**WRITTEN PROBLEM 1**
Show every line of the rows that contains the string "pole", where case counts.

**SUPPLIED PASSAGE**

There are many terrific places to drink beer in Amsterdam, and I was barely there long enough to sample very many of them, but one of the ones that really stood out was Arendsnest.  This is a beer ‘bar’  (they’re called cafes in Amsterdam) on a quiet street specializing in Dutch beers.  As of this posting Google maps is suggesting it’s closed, but I promise that’s not the case.

 

Arendsnest has quite a selection of beers written on chalkboards on the walls.  It seemed they had a decent bottle selection as well, and some of them looked liked they might be extremely local, sporting simple white paper labels that looked like the product of a small outfit, but alas there was no bottle list.

 

Now, it would’ve been helpful to have some styles listed next to the beers.  I’ve taken for granted how much I know about US beer sometimes, and being able to recognize beers and styles.  In Amsterdam I was barely able to pronounce most of the beers on this beer list.  I had three.

 

First I had an Ongelovige Thomas by Jopen.  It looks like that means Pagan, or unbeliever.  It’s listed as an American Strong Ale and at 10% ABV.  It struck me by the way it was listed as a limited release type beer, so I selected it.  It was good but not great, a little too strong on that intense alcohol taste for me.

**TASK INPUTS**
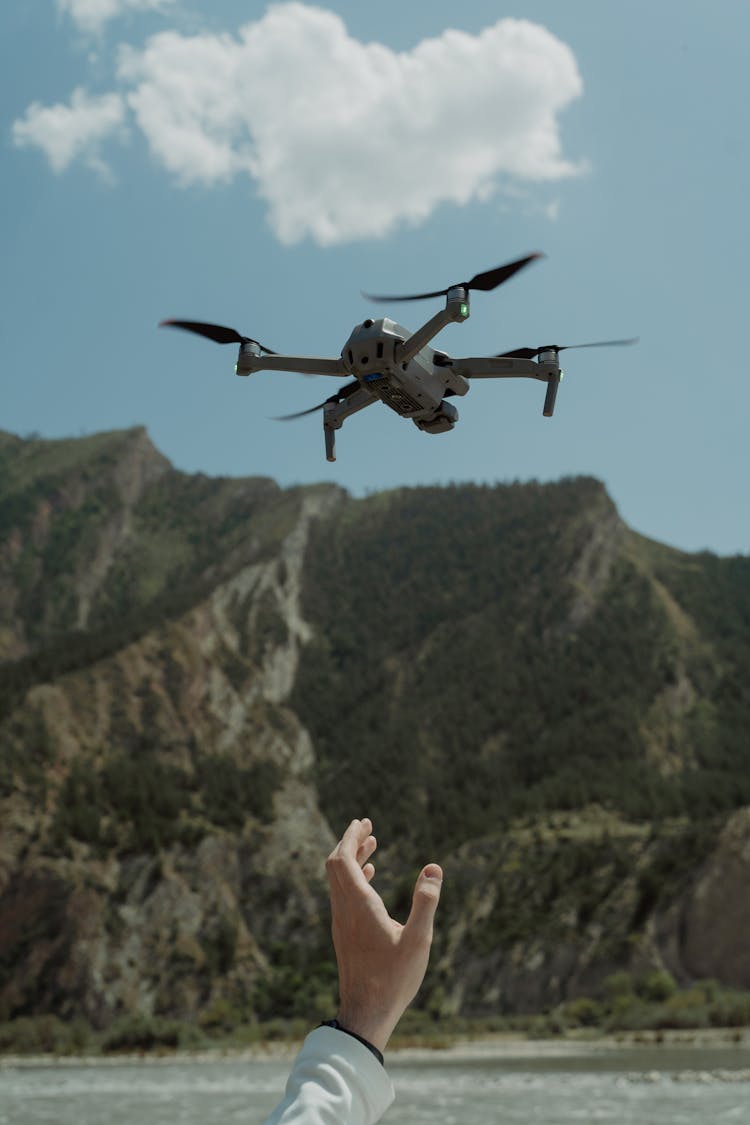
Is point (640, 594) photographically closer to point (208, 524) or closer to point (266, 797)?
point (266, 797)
==
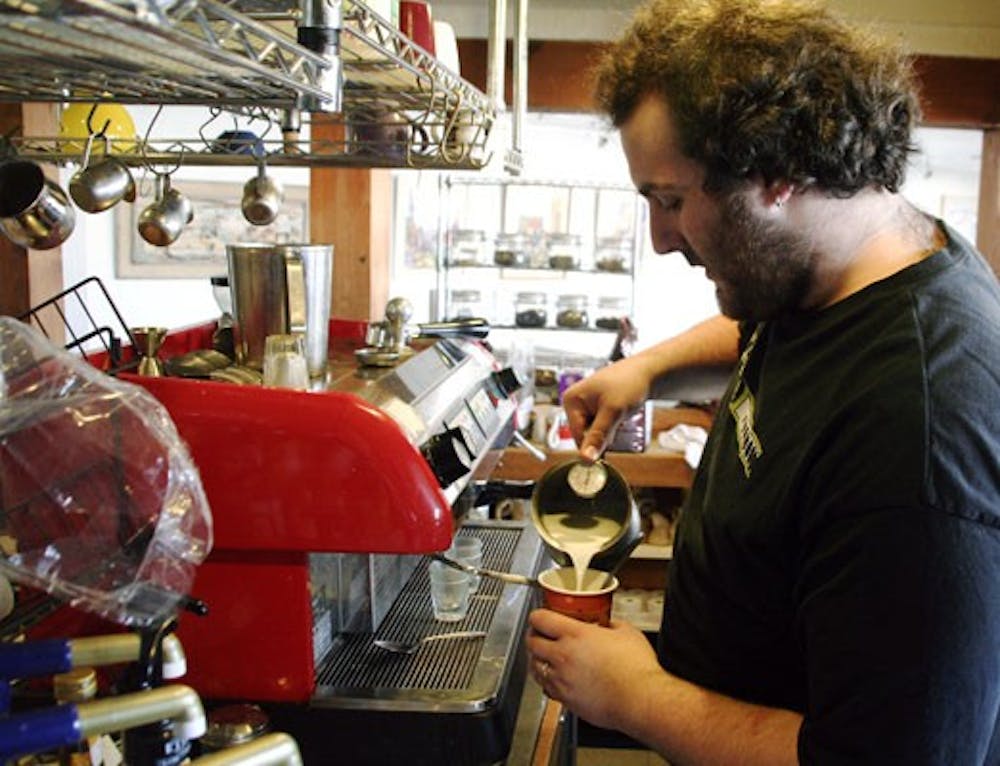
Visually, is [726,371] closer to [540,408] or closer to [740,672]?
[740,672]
--
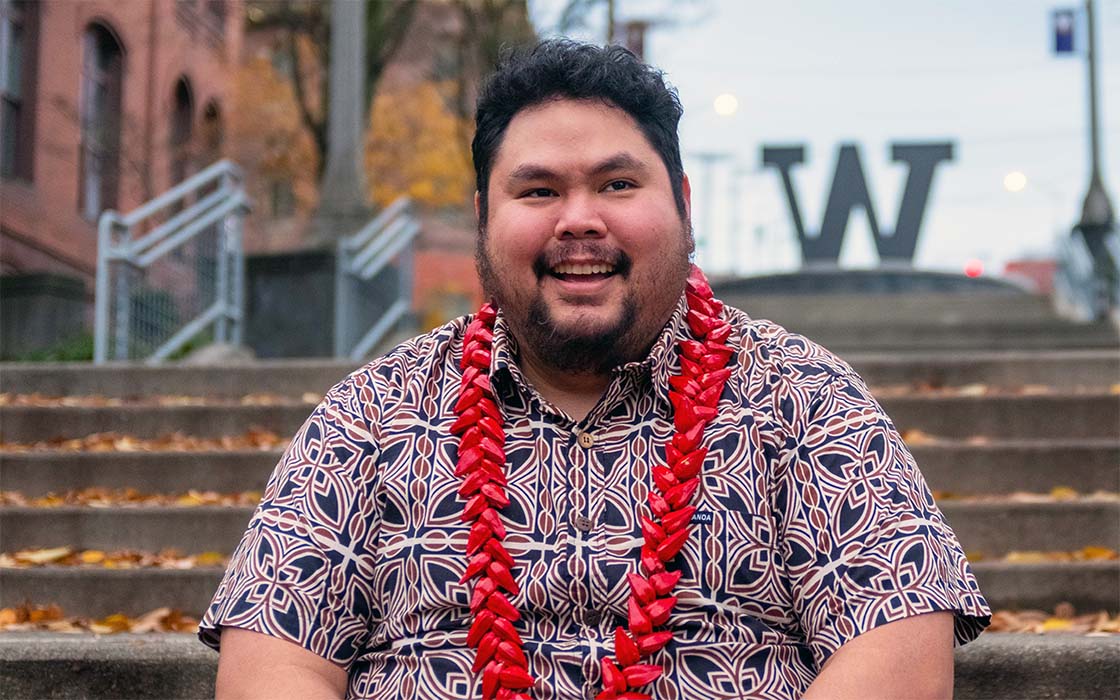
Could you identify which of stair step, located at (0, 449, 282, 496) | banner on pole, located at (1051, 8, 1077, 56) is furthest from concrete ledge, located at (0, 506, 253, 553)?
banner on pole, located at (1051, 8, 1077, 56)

**WRITTEN PROBLEM 2**
Summarize the text about Arendsnest in two sentences.

**TASK OUTPUT 1**
Could you identify which of stair step, located at (0, 449, 282, 496) | banner on pole, located at (1051, 8, 1077, 56) is furthest from concrete ledge, located at (0, 506, 253, 553)?
banner on pole, located at (1051, 8, 1077, 56)

**TASK OUTPUT 2**
Arendsnest is a beer cafe on a quiet Amsterdam street that specializes in Dutch beers and lists its selection on chalkboards, though it has no bottle list and no styles next to the beers. The writer had three beers there, the first an Ongelovige Thomas by Jopen, a 10% ABV American Strong Ale that was good but a little too strong on alcohol taste.